» **Activity**
Find and copy each line in the material below where the string "window" occurs.

/---

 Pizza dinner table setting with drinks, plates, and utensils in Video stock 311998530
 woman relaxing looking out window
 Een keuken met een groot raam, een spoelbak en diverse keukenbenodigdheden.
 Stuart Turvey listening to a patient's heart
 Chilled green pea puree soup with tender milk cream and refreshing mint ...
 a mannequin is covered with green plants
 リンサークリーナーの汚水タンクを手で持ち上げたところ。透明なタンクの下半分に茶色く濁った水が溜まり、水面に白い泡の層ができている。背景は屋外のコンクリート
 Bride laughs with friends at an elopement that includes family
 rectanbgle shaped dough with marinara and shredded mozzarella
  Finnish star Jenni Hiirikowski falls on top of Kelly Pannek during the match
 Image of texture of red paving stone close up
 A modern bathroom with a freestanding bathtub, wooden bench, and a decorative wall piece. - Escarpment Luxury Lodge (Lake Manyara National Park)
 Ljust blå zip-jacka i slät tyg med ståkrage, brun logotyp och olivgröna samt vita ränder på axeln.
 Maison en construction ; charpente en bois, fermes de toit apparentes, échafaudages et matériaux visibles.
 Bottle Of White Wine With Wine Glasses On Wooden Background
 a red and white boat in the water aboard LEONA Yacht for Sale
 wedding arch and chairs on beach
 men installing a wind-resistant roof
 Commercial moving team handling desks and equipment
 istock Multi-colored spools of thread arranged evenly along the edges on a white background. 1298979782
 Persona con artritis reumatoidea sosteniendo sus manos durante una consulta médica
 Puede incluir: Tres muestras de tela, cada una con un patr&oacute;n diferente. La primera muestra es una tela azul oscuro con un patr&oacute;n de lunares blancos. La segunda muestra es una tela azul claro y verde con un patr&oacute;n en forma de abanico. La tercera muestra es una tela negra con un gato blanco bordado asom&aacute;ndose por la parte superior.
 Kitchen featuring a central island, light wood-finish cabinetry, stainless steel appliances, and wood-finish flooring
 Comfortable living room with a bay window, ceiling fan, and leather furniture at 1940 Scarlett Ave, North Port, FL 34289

\---

» **Answer to the exercise**
 woman relaxing looking out window
 Comfortable living room with a bay window, ceiling fan, and leather furniture at 1940 Scarlett Ave, North Port, FL 34289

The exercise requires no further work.